■ DESCRIPTION OF THE TASK: The entries below are to be written out again without alteration.

* start RECORDS TO PROCESS *

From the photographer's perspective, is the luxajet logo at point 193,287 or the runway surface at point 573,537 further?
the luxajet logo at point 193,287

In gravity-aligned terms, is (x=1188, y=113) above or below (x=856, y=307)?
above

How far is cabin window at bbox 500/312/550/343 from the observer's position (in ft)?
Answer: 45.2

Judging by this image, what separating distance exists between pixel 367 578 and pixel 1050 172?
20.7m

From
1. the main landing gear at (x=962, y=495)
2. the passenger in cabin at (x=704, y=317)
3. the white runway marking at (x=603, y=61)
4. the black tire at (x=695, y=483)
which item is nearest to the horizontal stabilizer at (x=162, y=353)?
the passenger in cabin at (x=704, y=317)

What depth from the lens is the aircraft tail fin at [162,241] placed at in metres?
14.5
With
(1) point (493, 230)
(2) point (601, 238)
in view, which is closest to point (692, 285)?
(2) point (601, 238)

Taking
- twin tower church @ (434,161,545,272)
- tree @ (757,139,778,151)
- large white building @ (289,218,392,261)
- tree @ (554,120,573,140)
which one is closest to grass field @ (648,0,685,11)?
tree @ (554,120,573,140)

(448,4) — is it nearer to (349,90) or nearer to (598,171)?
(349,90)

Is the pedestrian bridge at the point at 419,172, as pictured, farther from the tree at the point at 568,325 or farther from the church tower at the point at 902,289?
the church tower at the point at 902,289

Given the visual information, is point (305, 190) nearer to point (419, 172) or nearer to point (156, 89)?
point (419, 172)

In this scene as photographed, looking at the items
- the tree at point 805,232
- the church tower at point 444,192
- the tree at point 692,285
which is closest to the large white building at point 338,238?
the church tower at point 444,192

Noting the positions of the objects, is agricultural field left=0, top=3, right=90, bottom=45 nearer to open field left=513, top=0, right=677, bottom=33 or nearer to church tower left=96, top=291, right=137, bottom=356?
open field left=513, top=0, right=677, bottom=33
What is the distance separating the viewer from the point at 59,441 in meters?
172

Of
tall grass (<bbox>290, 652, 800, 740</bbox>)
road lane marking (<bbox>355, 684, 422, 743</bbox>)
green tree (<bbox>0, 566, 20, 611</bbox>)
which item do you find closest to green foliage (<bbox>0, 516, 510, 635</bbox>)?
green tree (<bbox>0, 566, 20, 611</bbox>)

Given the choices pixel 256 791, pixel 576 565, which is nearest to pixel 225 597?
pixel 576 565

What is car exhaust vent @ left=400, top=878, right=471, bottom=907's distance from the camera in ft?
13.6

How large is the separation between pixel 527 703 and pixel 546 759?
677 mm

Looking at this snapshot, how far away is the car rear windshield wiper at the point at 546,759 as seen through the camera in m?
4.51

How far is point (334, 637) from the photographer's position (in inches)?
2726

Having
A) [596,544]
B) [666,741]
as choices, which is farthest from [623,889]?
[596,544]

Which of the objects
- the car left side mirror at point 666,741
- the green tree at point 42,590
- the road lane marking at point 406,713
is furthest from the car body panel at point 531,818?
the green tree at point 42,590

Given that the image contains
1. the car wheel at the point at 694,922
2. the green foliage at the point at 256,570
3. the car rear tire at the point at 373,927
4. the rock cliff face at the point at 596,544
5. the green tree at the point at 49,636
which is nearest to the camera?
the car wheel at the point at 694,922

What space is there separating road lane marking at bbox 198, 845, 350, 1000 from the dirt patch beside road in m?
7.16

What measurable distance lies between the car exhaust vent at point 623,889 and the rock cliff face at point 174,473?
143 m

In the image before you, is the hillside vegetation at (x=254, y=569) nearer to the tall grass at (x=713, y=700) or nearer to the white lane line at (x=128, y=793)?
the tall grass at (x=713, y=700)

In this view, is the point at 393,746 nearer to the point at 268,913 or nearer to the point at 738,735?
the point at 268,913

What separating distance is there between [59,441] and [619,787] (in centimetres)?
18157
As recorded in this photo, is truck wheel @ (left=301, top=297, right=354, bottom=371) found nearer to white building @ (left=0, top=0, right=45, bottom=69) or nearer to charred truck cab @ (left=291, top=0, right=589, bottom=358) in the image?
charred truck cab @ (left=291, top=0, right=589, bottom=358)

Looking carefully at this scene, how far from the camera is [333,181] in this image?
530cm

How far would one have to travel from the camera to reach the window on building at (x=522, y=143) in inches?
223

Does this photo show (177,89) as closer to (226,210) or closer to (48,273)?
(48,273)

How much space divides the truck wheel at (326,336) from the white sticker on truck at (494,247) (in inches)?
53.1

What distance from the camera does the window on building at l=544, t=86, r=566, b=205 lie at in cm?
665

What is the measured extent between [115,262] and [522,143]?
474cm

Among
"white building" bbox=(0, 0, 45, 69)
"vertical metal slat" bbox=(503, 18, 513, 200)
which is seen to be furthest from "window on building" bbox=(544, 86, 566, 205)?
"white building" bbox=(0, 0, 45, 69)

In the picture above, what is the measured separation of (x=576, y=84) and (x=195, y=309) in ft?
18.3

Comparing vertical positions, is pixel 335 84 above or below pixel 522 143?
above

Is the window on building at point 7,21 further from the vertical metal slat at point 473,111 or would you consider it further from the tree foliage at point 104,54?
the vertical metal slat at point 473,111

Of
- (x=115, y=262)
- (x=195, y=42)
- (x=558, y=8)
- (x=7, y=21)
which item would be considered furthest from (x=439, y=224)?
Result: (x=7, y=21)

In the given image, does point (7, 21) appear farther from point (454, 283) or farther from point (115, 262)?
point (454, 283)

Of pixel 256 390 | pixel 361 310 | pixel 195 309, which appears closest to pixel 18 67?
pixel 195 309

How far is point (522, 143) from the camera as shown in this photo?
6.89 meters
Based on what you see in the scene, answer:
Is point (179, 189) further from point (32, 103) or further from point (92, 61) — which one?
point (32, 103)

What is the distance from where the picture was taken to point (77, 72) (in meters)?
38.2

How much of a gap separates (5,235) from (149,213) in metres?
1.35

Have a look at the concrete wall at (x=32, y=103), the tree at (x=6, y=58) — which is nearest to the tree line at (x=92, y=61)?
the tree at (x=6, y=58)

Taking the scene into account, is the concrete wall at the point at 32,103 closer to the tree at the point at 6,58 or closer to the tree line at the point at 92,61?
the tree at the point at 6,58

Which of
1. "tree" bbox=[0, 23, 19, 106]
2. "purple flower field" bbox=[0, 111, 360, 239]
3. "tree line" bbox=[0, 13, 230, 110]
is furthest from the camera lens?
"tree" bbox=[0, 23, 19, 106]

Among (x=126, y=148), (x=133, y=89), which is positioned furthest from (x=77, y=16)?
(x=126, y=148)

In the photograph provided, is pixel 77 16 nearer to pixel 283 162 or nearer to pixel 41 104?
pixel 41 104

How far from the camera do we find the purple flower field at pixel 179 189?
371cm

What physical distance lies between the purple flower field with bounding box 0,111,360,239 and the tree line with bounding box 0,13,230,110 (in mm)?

* end RECORDS TO PROCESS *

■ FINAL ANSWER:
From the photographer's perspective, is the luxajet logo at point 193,287 or the runway surface at point 573,537 further?
the luxajet logo at point 193,287

In gravity-aligned terms, is (x=1188, y=113) above or below (x=856, y=307)?
above

How far is cabin window at bbox 500/312/550/343 from the observer's position (in ft)?
Answer: 45.2

Judging by this image, what separating distance exists between pixel 367 578 and pixel 1050 172?
20.7m

From
1. the main landing gear at (x=962, y=495)
2. the passenger in cabin at (x=704, y=317)
3. the white runway marking at (x=603, y=61)
4. the black tire at (x=695, y=483)
which item is nearest to the horizontal stabilizer at (x=162, y=353)?
the passenger in cabin at (x=704, y=317)

What depth from the lens is the aircraft tail fin at [162,241] placed at in metres?
14.5
With
(1) point (493, 230)
(2) point (601, 238)
in view, which is closest to point (692, 285)?
(2) point (601, 238)

Taking
- twin tower church @ (434,161,545,272)
- tree @ (757,139,778,151)
- large white building @ (289,218,392,261)
- tree @ (554,120,573,140)
which one is closest to grass field @ (648,0,685,11)?
tree @ (554,120,573,140)

(448,4) — is it nearer to (349,90) or nearer to (598,171)?
(349,90)

Is the pedestrian bridge at the point at 419,172, as pictured, farther from the tree at the point at 568,325 or farther from the church tower at the point at 902,289?
the church tower at the point at 902,289

Given the visual information, is point (305, 190) nearer to point (419, 172) or nearer to point (156, 89)?
point (419, 172)

In this scene as photographed, looking at the items
- the tree at point 805,232
- the church tower at point 444,192
- the tree at point 692,285
which is closest to the large white building at point 338,238?
the church tower at point 444,192

Noting the positions of the objects, is agricultural field left=0, top=3, right=90, bottom=45 nearer to open field left=513, top=0, right=677, bottom=33 or nearer to church tower left=96, top=291, right=137, bottom=356?
open field left=513, top=0, right=677, bottom=33
What is the distance separating the viewer from the point at 59,441 in meters?
172

Of
tall grass (<bbox>290, 652, 800, 740</bbox>)
road lane marking (<bbox>355, 684, 422, 743</bbox>)
green tree (<bbox>0, 566, 20, 611</bbox>)
which item do you find closest to green foliage (<bbox>0, 516, 510, 635</bbox>)?
green tree (<bbox>0, 566, 20, 611</bbox>)

Given the choices pixel 256 791, pixel 576 565, which is nearest to pixel 225 597?
pixel 576 565

What is car exhaust vent @ left=400, top=878, right=471, bottom=907's distance from the camera in ft?
13.6

How large is the separation between pixel 527 703 and pixel 546 759?
677 mm

Looking at this snapshot, how far away is the car rear windshield wiper at the point at 546,759 as seen through the camera in m?
4.51

How far is point (334, 637) from the photographer's position (in inches)?
2726

Having
A) [596,544]
B) [666,741]
as choices, which is farthest from [623,889]?
[596,544]

Which of the objects
- the car left side mirror at point 666,741
- the green tree at point 42,590
- the road lane marking at point 406,713
is furthest from the car body panel at point 531,818?
the green tree at point 42,590

Given that the image contains
1. the car wheel at the point at 694,922
2. the green foliage at the point at 256,570
3. the car rear tire at the point at 373,927
4. the rock cliff face at the point at 596,544
5. the green tree at the point at 49,636
which is nearest to the camera?
the car wheel at the point at 694,922

What space is there separating road lane marking at bbox 198, 845, 350, 1000 from the dirt patch beside road in m?
7.16

What measurable distance lies between the car exhaust vent at point 623,889 and the rock cliff face at point 174,473?
143 m

In the image before you, is the hillside vegetation at (x=254, y=569) nearer to the tall grass at (x=713, y=700) or nearer to the white lane line at (x=128, y=793)?
the tall grass at (x=713, y=700)

In this view, is the point at 393,746 nearer to the point at 268,913 or nearer to the point at 738,735?
the point at 268,913

What separating distance is there between [59,441] and [619,787] (in centimetres)?
18157
As recorded in this photo, is truck wheel @ (left=301, top=297, right=354, bottom=371) found nearer to white building @ (left=0, top=0, right=45, bottom=69) or nearer to charred truck cab @ (left=291, top=0, right=589, bottom=358) in the image?
charred truck cab @ (left=291, top=0, right=589, bottom=358)

Looking carefully at this scene, how far from the camera is [333,181] in this image?
530cm

How far would one have to travel from the camera to reach the window on building at (x=522, y=143) in inches?
223

Does this photo show (177,89) as closer to (226,210) or closer to (48,273)?
(48,273)

How much space divides the truck wheel at (326,336) from the white sticker on truck at (494,247) (in inches)?
53.1

What distance from the camera does the window on building at l=544, t=86, r=566, b=205 lie at in cm?
665

What is the measured extent between [115,262] and [522,143]?
474cm

Among
"white building" bbox=(0, 0, 45, 69)
"vertical metal slat" bbox=(503, 18, 513, 200)
which is seen to be furthest from "window on building" bbox=(544, 86, 566, 205)?
"white building" bbox=(0, 0, 45, 69)

In the picture above, what is the measured separation of (x=576, y=84) and (x=195, y=309) in ft?
18.3

Comparing vertical positions, is pixel 335 84 above or below pixel 522 143?
above

Is the window on building at point 7,21 further from the vertical metal slat at point 473,111 or would you consider it further from the tree foliage at point 104,54?
the vertical metal slat at point 473,111

Of
- (x=115, y=262)
- (x=195, y=42)
- (x=558, y=8)
- (x=7, y=21)
which item would be considered furthest from (x=439, y=224)?
Result: (x=7, y=21)

In the given image, does point (7, 21) appear farther from point (454, 283) or farther from point (115, 262)?
point (454, 283)

Of pixel 256 390 | pixel 361 310 | pixel 195 309, which appears closest to pixel 18 67?
pixel 195 309

How far is point (522, 143) from the camera as shown in this photo?
6.89 meters
Based on what you see in the scene, answer:
Is point (179, 189) further from point (32, 103) or further from point (92, 61) — which one?
point (32, 103)

What is the distance from where the picture was taken to point (77, 72) (in meters)?
38.2

How much of a gap separates (5,235) from (149,213) in metres?
1.35

Have a look at the concrete wall at (x=32, y=103), the tree at (x=6, y=58) — which is nearest to the tree line at (x=92, y=61)?
the tree at (x=6, y=58)

Taking the scene into account, is the concrete wall at the point at 32,103 closer to the tree at the point at 6,58 or closer to the tree line at the point at 92,61?
the tree at the point at 6,58

Which of
1. "tree" bbox=[0, 23, 19, 106]
2. "purple flower field" bbox=[0, 111, 360, 239]
3. "tree line" bbox=[0, 13, 230, 110]
is furthest from the camera lens?
"tree" bbox=[0, 23, 19, 106]

Among (x=126, y=148), (x=133, y=89), which is positioned furthest from (x=77, y=16)?
(x=126, y=148)

In the photograph provided, is pixel 77 16 nearer to pixel 283 162 or nearer to pixel 41 104?
pixel 41 104

How far from the camera do we find the purple flower field at pixel 179 189?
371cm

What physical distance lies between the purple flower field with bounding box 0,111,360,239 and the tree line with bounding box 0,13,230,110 (in mm)?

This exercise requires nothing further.